AstraZeneca: Wieder ein deutscher Alleingang?
Warum wurden die Impfungen mit dem Vakzin von AstraZeneca vorläufig ausgesetzt? Weil Deutschland mal wieder einen Alleingang hingelegt hat, heißt es in Frankreich. Auch bei der EU-Arzneimittelbehörde EMA ist man sauer.
Für die Impf-Unterbrechung gebe es keinen dringenden Grund, erklärte EMA-Chefin Emer Cooke.
Bisher habe man keine Belege, dass die Blutgerinnsel von dem Astrazeneca-Vakzin verursacht worden seien, hob Cooke hervor.
Solche Blutgerinnsel „kamen nicht bei den klinischen Tests vor und sie werden nicht als bekannte oder zu erwartende Nebenwirkungen gelistet“, fügte die EMA-Chefin hinzu.
„Wir sind immer noch zutiefst überzeugt, dass die Vorteile des Astrazeneca-Impfstoffs bei der Vorbeugung von Covid-19 mit dem damit verbundenen Risiko eines Krankenhausaufenthalts und dem Tod das Risiko dieser Nebenwirkungen überwiegen“, betonte sie.
Genauso sieht man das auch in Frankreich. Die Regierung in Paris hatte noch am Wochenende erklärt, die Impfungen mit AZ fortzusetzen.
Warum wurden sie dann am Montag trotzdem unterbrochen? Weil die Deutschen ohne Absprache vorgeprescht sind, schreibt „Le Monde“. Zitat:
« Nous nous étions mis d’accord pour attendre l’avis de l’AEM [initialement prévu mardi], mais Berlin a tiré en premier sous la pression interne, soupire un ministre. L’inquiétude était là, la volte-face allemande ne nous permettait pas d’attendre. »
Le Monde
Der deutsche Alleingang habe einen „Dominoeffekt“ ausgelöst, so das Blatt. Dem habe sich auch Frankreich nicht entziehen können.
Es wäre nicht das erste Mal. Bei den Grenzschließungen hat sich Berlin ebensfall wenig um Paris oder Brüssel geschert…
Jürgen Klute
17. März 2021 @ 09:22
Es ist schon seit Merkel EU-Krisenpolitik von vor zehn Jahren meine feste Überzeugung: Sollte die EU scheitern, dann scheitert sie nicht an Ländern wie Ungarn oder Polen, sondern an Berlin. Das bestätigt sich erneut beim Pandemie-Management.

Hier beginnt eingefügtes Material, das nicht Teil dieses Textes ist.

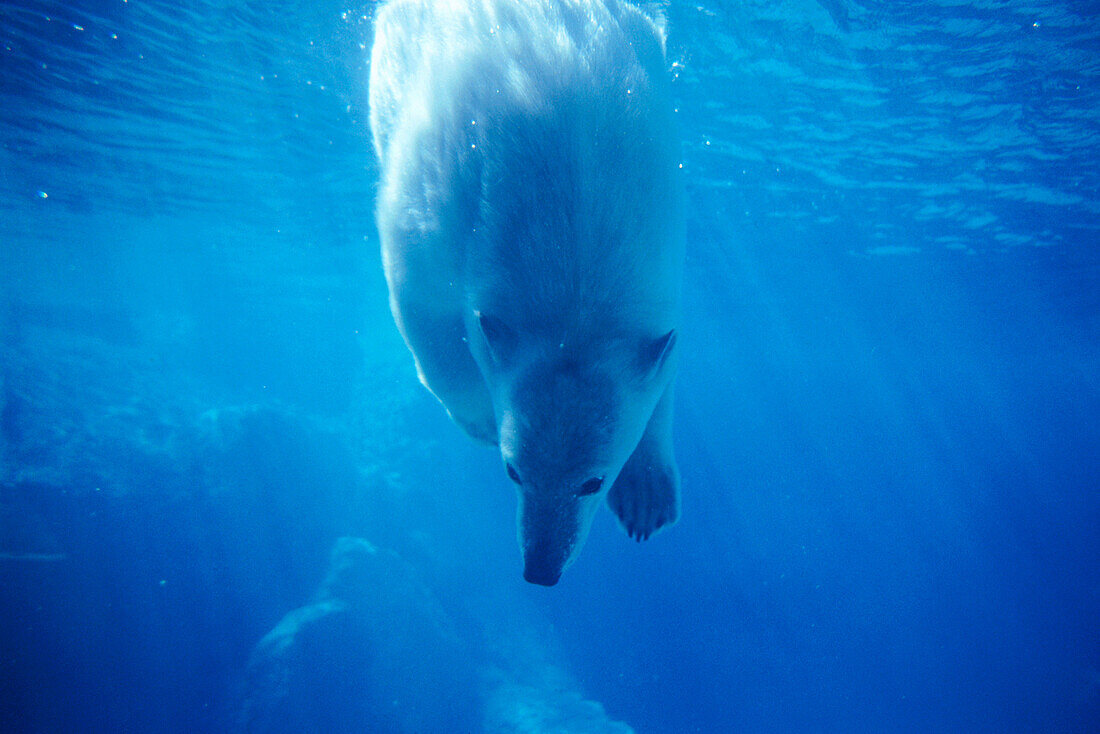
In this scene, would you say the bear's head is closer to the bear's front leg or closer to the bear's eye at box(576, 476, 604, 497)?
the bear's eye at box(576, 476, 604, 497)

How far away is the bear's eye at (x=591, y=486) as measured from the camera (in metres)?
1.87

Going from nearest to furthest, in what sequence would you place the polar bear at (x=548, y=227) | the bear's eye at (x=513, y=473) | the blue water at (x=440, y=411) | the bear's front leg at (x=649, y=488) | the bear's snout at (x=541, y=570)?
the polar bear at (x=548, y=227)
the bear's eye at (x=513, y=473)
the bear's snout at (x=541, y=570)
the bear's front leg at (x=649, y=488)
the blue water at (x=440, y=411)

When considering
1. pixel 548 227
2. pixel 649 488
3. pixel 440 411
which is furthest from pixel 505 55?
pixel 440 411

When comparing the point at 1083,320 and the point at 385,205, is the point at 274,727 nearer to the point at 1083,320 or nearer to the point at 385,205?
the point at 385,205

Berlin fordert von allen anderen EU-Staaten eine strikte Einhaltung vereinbarter Regeln – vor allem im Bereich Haushalt, hält sich selbst aber nur so lange an gemeinsame Regeln, wie es nützlich erscheint. Das ist zwar ein berechenbares politisches Verhalten, aber eben kein verlässliches.
ebo
17. März 2021 @ 10:08
Ja, der Schlüssel liegt in Berlin. Wobei mich immer wieder fasziniert, wie selbstverständlich die deutsche Politik davon ausgeht, dass sie „für Europa“ agiere und „die EU“ rette. Deutsche und europäische Interessen und Entscheidungen werden als deckungsgleich betrachtet – was sie definitiv nicht sind. Es fehlt jegliche Art von kritische Selbstreflexion, wie sich auch wieder im Fall AstraZeneca zeigt. Hat sich irgend jemand in Berlin gefragt, was die deutsche Entscheidung für die EU bedeutet? Stellt irgend jemand das RKI oder das Paul-Ehrlich-Institut infrage?
Kleopatra
17. März 2021 @ 06:43
Jeder Mitgliedstaat hat das Recht, in dieser Frage seine Entscheidung eigenständig zu treffen. Warum aber Frankreich sich verpflichtet fühlt, nicht anders zu entscheiden als Deutschland, erschließt sich nicht. Vernünftig wäre es gewesen, das Gegenteil zu tun. Deutschland demonstriert schließlich ständig, dass es auf andere Mitgliedstaaten keine Rücksicht zu nehmen bereit ist.
ebo
17. März 2021 @ 08:34
Nun, in Frankreich gibt es besonders viele Impfgegner. Die hätten ntürlich sofort mit dem Finger auf Macron gezeigt und auf das „vorbildliche“ Deutschland verwiesen…
Kleopatra
17. März 2021 @ 09:58
Bis jetzt gibt es weniger Stoff als potenzielle Abnehmer, so dass man ja genausogut diejenigen versorgen könnte, die keine Angst davor haben. Im Übrigen hat Macron vor einiger Zeit doch ohne vernünftige Grundlage behauptet, die Ware von AZ sei so gut wie unwirksam. Hätte er das ernst gemeint, hätte konsequenterweise Frankreich nichts davon kaufen sollen.